Journey Across Africa

Below you'll find stories of my two year experience as a Peace Corps Volunteer in the small West African country of The Gambia. After my service I traveled solo, with only a small backpack, across West Africa; reaching N'Djamena, Chad after two months. Visa problems for Libya and Civil unrest in the Darfur region of Western Sudan made Chad my last stop.

Peace Corps Service: Aug. 2003 - July 2005

Journey Across Africa: July 2005 - Sept. 2005

Name:
Location: Boston, MA, United States

Friday, August 05, 2005

A very slow ride. 60 miles in 8 hours.

Day 16
Tues Aug 2
Start: Nioro, Mali
Mid: Some village in northern Mali
End: Diema, Mali [14 29 N 09 08 W]

I didn't want to spend another minute in this town and I was at the garage park at six in the morning, hoping for the first vehicle out.

Despite being one of the first ones at the garage park and buying a ticket for a front-seat ride (I felt I deserved front-seat for last night, so I could sleep. I was willing to pay extra for it as well). While I waited for my guy to come back with the car other cars came and went to Bamako. Private cars left. Land-cruisers. Buses. Trucks. They all passed. Three hours later my guy showed up saying no car and gave me back my money. I missed all those rides! There was a few I bet I could have gotten for free as well. Fed up I was just going to wave down the next vehicle that crossed.

Ended up bring a truck with ten other passengers in the back. This truck was big though. The back was filled with crates of empty coke bottles, with bags of rice on top of them, with dried animal skins on top of the rice, with the people and the luggage on top of the skin. We had room to walk around, and when we stood up (and hung on) we could see over the driver’s cabin. Two women were also in the back with their babies.

I soon realized I shouldn’t have been too eager to get a ride. The road we were on was comparable to the Gambian roads of pot-holes, unpaved, sand-traps, and mud. It took us eight hours to go 60 miles. The guide books I had not only suggested not using this road but if you must, to used a 4WD or land-cruiser. I looked around. I was in a truck – this was going to be a slow day.

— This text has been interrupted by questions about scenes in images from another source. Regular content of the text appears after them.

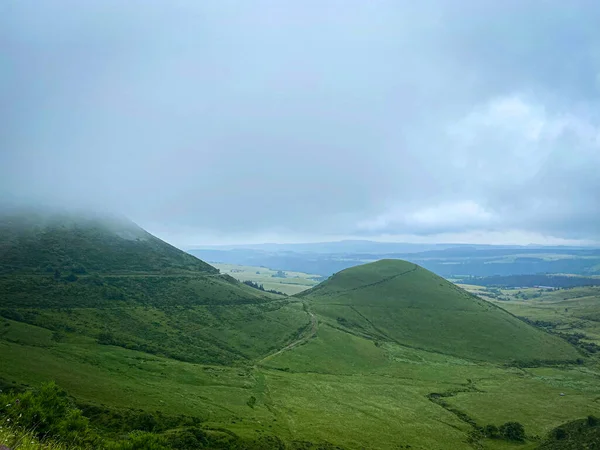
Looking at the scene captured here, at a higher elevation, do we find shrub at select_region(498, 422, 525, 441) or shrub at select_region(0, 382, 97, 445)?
shrub at select_region(0, 382, 97, 445)

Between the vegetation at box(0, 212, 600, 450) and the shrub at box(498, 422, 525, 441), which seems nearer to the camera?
the vegetation at box(0, 212, 600, 450)

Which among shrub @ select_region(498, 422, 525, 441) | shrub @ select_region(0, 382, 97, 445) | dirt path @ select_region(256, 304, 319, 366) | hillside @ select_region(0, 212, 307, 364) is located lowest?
shrub @ select_region(498, 422, 525, 441)

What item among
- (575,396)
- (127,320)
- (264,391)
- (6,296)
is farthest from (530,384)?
(6,296)

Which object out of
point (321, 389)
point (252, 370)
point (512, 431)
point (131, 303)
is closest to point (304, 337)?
point (252, 370)

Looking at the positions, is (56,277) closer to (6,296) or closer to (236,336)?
(6,296)

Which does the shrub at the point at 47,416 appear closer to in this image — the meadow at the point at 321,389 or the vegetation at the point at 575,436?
the meadow at the point at 321,389

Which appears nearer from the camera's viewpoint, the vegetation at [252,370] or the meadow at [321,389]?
the vegetation at [252,370]

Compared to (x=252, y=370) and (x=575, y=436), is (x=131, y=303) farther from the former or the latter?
(x=575, y=436)

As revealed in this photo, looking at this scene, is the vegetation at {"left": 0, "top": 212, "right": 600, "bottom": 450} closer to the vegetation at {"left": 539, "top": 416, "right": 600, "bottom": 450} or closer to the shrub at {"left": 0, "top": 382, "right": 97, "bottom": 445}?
the shrub at {"left": 0, "top": 382, "right": 97, "bottom": 445}

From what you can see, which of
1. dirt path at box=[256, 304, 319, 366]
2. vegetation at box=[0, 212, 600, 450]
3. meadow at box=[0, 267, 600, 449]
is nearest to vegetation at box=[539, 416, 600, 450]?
meadow at box=[0, 267, 600, 449]

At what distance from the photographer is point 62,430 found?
3141cm

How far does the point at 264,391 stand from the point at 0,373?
53.3m

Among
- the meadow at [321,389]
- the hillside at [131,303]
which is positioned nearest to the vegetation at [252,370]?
the meadow at [321,389]

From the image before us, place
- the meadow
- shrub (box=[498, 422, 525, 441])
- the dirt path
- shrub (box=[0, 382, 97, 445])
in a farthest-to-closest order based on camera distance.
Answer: the dirt path < shrub (box=[498, 422, 525, 441]) < the meadow < shrub (box=[0, 382, 97, 445])
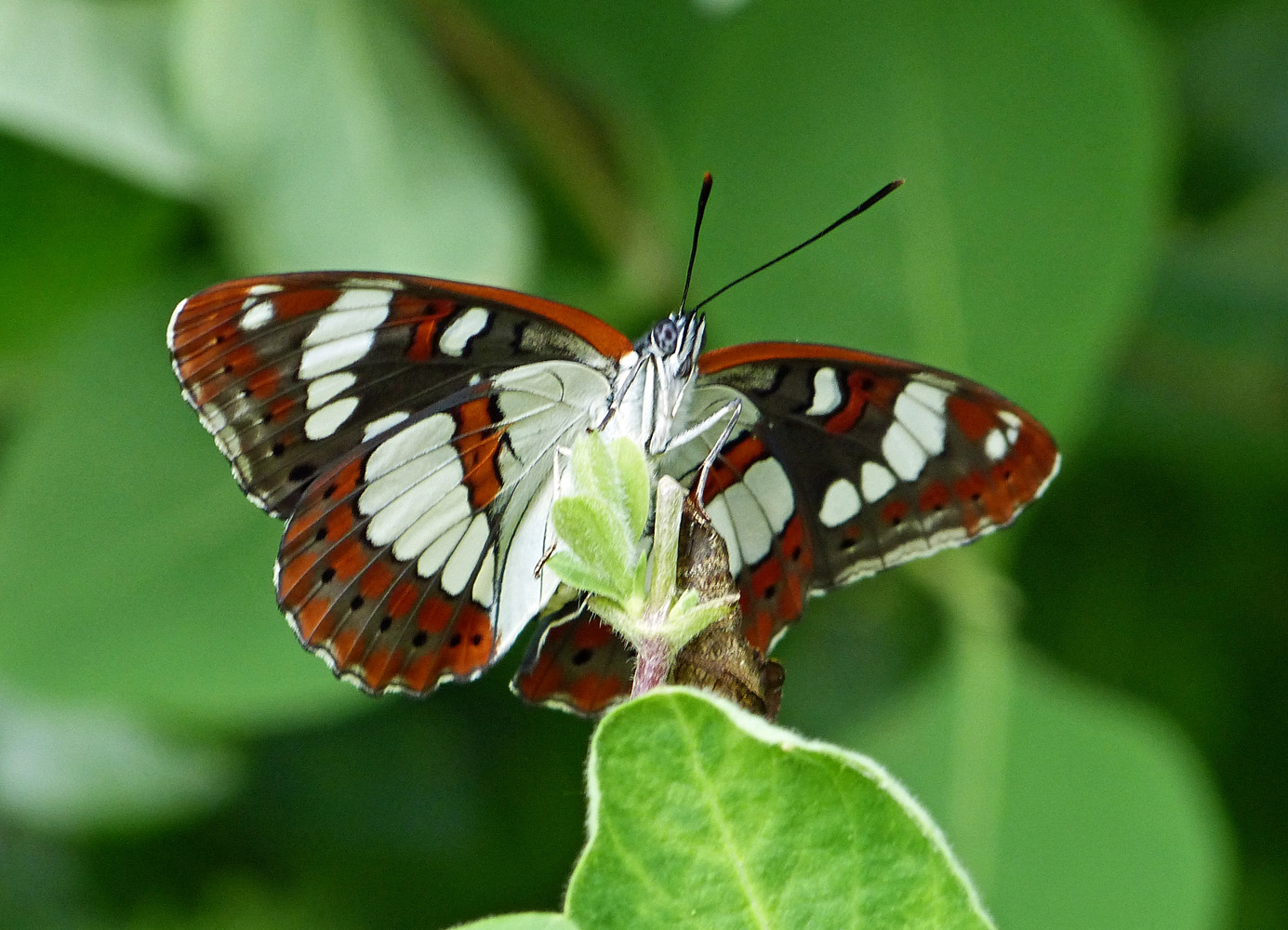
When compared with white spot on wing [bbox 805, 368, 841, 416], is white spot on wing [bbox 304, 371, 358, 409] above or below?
above

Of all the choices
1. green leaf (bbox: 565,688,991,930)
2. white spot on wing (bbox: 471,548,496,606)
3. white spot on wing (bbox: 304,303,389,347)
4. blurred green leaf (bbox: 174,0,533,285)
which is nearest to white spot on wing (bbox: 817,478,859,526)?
white spot on wing (bbox: 471,548,496,606)

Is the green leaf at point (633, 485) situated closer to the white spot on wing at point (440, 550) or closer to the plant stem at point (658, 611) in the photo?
the plant stem at point (658, 611)

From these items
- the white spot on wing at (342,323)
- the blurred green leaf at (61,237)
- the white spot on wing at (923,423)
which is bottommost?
the white spot on wing at (923,423)

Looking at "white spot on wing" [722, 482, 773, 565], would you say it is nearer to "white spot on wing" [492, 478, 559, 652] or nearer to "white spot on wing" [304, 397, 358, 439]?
"white spot on wing" [492, 478, 559, 652]

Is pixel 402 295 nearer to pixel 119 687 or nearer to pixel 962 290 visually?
pixel 119 687

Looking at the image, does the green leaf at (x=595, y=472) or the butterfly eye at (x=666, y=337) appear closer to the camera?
the green leaf at (x=595, y=472)

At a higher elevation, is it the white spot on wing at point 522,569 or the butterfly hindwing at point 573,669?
the white spot on wing at point 522,569

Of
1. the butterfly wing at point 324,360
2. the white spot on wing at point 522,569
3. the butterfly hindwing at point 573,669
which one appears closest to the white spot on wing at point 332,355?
the butterfly wing at point 324,360
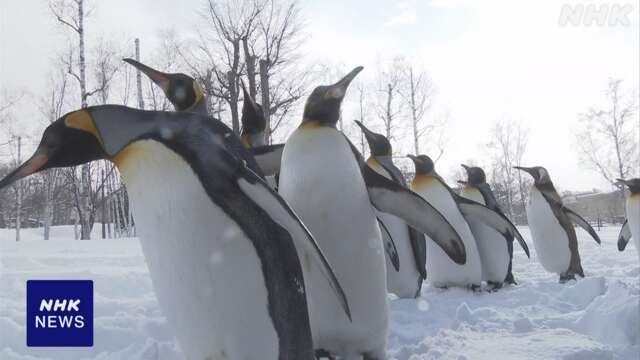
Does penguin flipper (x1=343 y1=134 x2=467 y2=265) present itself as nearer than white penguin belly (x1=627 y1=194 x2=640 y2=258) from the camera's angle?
Yes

We got stuck (of course!).



For the next two hours the workers dug in the mud trying to get the truck free, with each unsuccessful attemp actually overturning it more. After a while they switched sides to get the other two tires on the ground before trying to get it unstuck. In the mean-time I talked to the owner of the vehicle, from Ghana, whose brother bought him the truck. He now rents it out to people who want to us it to ship items across the country. I didn’t ask why he came along, but it was his truck he could do what he wanted. As we’re talking a 4WD drove past slowly with Europeans in it.
Momodou, the owner, looked at afterwards: “You did not get a ride with them?”
“Why should I?”
“They are white.”

I looked down the road. Being white was inconsequential, the point I was thinking was they have private transportation and can go 5 times as fast as this truck. I watch them speed down the road and then looked at our half-flipped over truck. With that I told Momodou that this was my ride. He was impressed that I didn’t leave them the first time there was trouble and headed for the white-people vehicles.

Throughout the trip, whenever we stopped we would always joke with each other. (I was riding in the back, and being the owner, of course, he sat upfront with the driver, along with two other people).

He would joke that I was weak since I was not helping them dig out of the hole. (The rules actually are that the people who rent the truck are responsible for it, so they were the ones who were digging it out – the one or two others that were helping just were giving a friendly hand. No obligation. The rest all were just sitting)
“If I am weak, you are old!”
“Old? I am not old. I am 45”
“Too old! See, you don’t even help them. Pretty soon you will need a walking stick!”
“No no. I’m hard worker” and he showed me his hands, full of calluses. He then grabbed my hands, flipped them over. “See, you no hard worker.”
“Ah! But I am a teacher. I work hard up here” and I pointed to my head.
We then went on to writing in the sand, on the road, for him to explain Arabic. It was him that explained the numeric writing. Also, we talked about the differences between

Ghanaian (ga-nay-an), someone from Ghana
to
Guinean (gan-ay-an), someone from Guinea

or, even worse

Nigerien and Nigerian

Nigerien (knee-shair-ian), someone from Niger
Nigerian (Ni-gere-ian), someone from Nigeria

They get very fussy if you pronounce Niger as just a shortened version of Nigeria. They are pronounced very differently.

Late at night we reached Diema, a major transportation hub, although being out in the middle of nowhere. Trucks and buses were lining the street, men with their street shops of food, women selling goods. I called PC to see if there was a volunteer here. Nope. For the second night in a row I slept in the streets.